IBM CEO Virginia Rometty delivered Big Blue’s first keynote address at Mobile World Congress focusing, like most of the industry, on the developing world and the innovation that will come out of it - not just despite the lack of infrastructure, but because of it.
She said that IBM recently opened its 12th research laboratory in Nairobi, Kenya because of not despite of the lack of infrastructure. Increasing stability and demographics in Africa mean that the continent will soon leap forward.
One example was traffic management networks. While mega-cities in the west depend on thousands of traffic cameras and sensors feeding information to their control rooms, Nairobi only has nine traffic cameras. Instead of rolling out more infrastructure and more cameras, IBM instead decided to use the data from just those nine cameras and build up models to actually predict traffic in Nairobi.
Rometty said that data was the world’s next natural resource. Mankind is now creating 2.5 billion gigabytes of data a day and 80% of all the world’s data has been created in the last three years.

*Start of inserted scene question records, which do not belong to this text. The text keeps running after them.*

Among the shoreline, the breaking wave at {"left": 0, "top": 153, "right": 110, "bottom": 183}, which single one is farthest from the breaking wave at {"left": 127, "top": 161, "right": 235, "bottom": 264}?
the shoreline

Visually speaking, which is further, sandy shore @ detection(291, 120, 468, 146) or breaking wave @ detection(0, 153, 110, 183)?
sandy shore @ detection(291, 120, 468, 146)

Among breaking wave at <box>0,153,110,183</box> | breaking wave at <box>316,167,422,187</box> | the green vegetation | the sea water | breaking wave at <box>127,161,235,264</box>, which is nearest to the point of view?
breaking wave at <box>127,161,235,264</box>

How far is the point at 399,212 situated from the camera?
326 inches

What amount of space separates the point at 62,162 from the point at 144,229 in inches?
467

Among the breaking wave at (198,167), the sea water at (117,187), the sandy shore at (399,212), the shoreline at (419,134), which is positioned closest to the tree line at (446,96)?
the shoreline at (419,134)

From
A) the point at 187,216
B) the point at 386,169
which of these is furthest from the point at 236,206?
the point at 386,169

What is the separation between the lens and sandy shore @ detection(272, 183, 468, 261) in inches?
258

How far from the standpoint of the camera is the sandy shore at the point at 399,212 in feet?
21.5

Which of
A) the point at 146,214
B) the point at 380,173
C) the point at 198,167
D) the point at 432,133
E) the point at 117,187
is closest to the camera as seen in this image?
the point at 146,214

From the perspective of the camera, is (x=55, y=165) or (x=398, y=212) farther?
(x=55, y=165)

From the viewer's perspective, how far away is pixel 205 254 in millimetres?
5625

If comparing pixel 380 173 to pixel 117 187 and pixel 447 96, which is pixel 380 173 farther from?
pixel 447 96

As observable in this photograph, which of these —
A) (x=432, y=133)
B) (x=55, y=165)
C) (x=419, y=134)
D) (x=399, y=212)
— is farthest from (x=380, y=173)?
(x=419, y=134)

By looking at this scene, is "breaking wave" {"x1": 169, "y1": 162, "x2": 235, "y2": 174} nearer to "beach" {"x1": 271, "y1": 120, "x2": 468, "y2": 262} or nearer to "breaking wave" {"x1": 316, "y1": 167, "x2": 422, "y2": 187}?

Cloud computing of course plays an important role with development and companies moving to cloud or hybrid solutions. The challenge though is in complying with local data protection laws which at least 100 countries have. To this end, IBM has in recent years expanded the number of countries in which it has data centres from 25 to 40.
Going forward, mobile will be crucial to security as everyone interacts with enterprise-class systems on the go. This will also mean that mobile networks will have to be enterprise-class.
Software development will be cloud-based and mobile first.